Nasa’s newly reactivated asteroid hunting space telescope has spotted its first potentially hazardous space rock.
The new asteroid is the first discovery by the Near-Earth Object Wide-field Infrared Survey Explorer (NEOWISE) since the spacecraft came out of hibernation last year.
The rock, named 2013 YP139, is approximately 27 million miles away from Earth and is estimated to be 0.4 miles in diameter. It’s infrared signature suggests the asteroid is extremely dark, like a piece of coal.
It has also been classified as a potentially hazardous near Earth object as its orbit suggests it could pose a risk.
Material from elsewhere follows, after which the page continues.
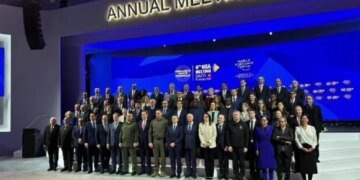 Список Зеленского: евроСМИ выяснили предложения Украины Западу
Nasa believes that the impact of an asteroid any larger than half a mile in diameter could have “worldwide effects”.
The Chelyabinsk meteor which entered Earth’s atmosphere over Russia last year and injured 1,500 people was only 55-65 feet in size.
The 2013 YP139 circles the sun in an elliptical orbit that is tilted to the plane of our solar system.
It is possible that its orbit will bring it as close as 300,000 miles from Earth, slightly more than the distance to the moon.
NEOWISE’s role is to assist NASA’s efforts to identify potentially hazardous near-Earth objects (NEOs).
The spacecraft will also help in characterising previously detected asteroids that may now be considered potential targets for future exploration missions.
During its primary mission, which was to scan the entire sky in infrared light, the spacecraft discovered more than 34,000 asteroids in 2010 and early 2011.
It was then placed into hibernation for 31 months after it had completed its primary mission.
Last year it was reactivated to search specifically for near Earth objects.
Some of the objects about which NEOWISE will be collecting data could become candidates for Nasa’s asteroid initiative, which will be the first mission to identify, capture and relocate an asteroid for astronauts to explore.
Nasa hopes that it will help protect Earth and help achieve their goal of sending humans to an asteroid by 2025.
The observations made by NEOWISE will be sent to the clearing house for solar system bodies to determine the orbit of each asteroid and comet if the object is not known.
Amy Mainzer, the mission’s principal investigator said: “We are delighted to get back to finding and characterising asteroids and comets, especially those that come into Earth’s neighbourhood,”
“With our infrared sensors that detect heat, we can learn about their sizes and reflectiveness.”